DIRECTIONS – Repeat only the lines between the one with "Zaal AthenA - Feestzaal" and the end of the material below, both ends included. Omit any picture.

DATA SEGMENT –
————————

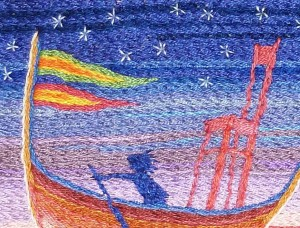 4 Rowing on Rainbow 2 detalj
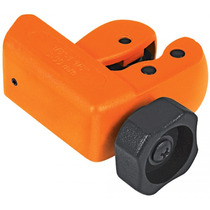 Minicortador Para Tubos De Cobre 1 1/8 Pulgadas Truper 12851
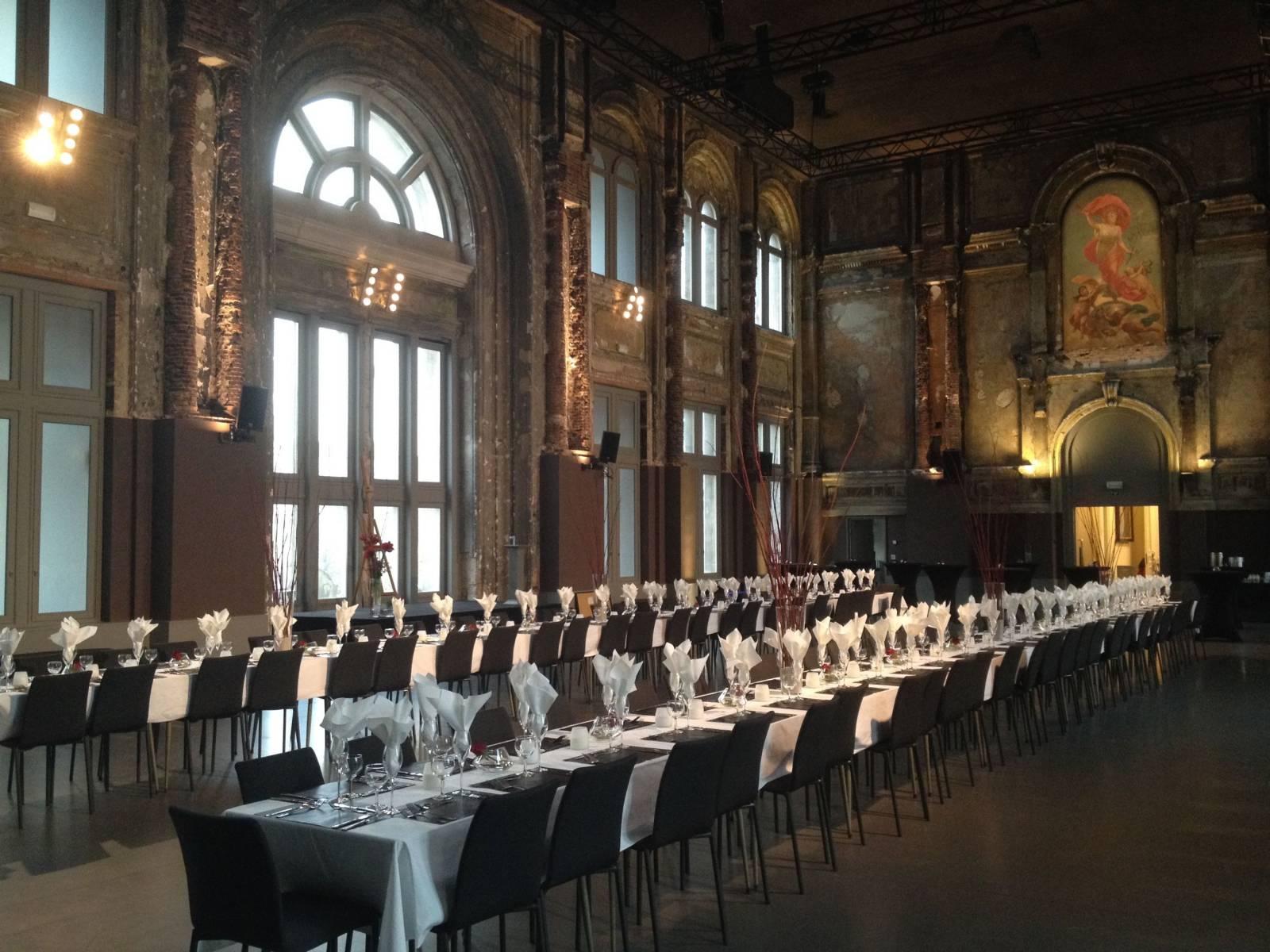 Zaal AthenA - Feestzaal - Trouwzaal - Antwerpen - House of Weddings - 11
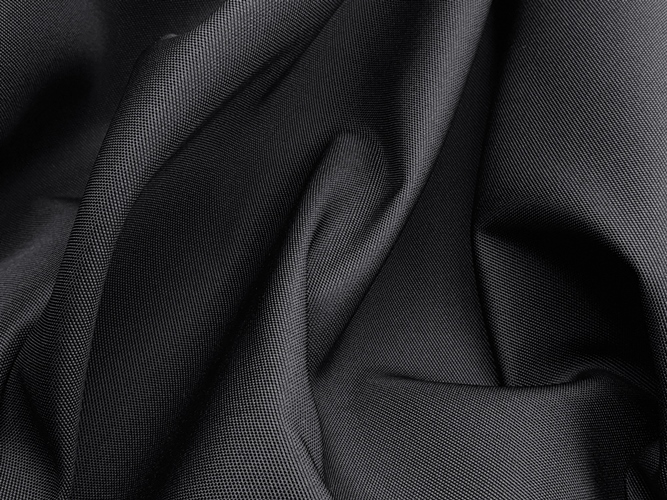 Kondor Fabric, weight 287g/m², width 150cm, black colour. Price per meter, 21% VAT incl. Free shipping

————————

SOLUTION TO THIS TASK –
 Zaal AthenA - Feestzaal - Trouwzaal - Antwerpen - House of Weddings - 11
 Kondor Fabric, weight 287g/m², width 150cm, black colour. Price per meter, 21% VAT incl. Free shipping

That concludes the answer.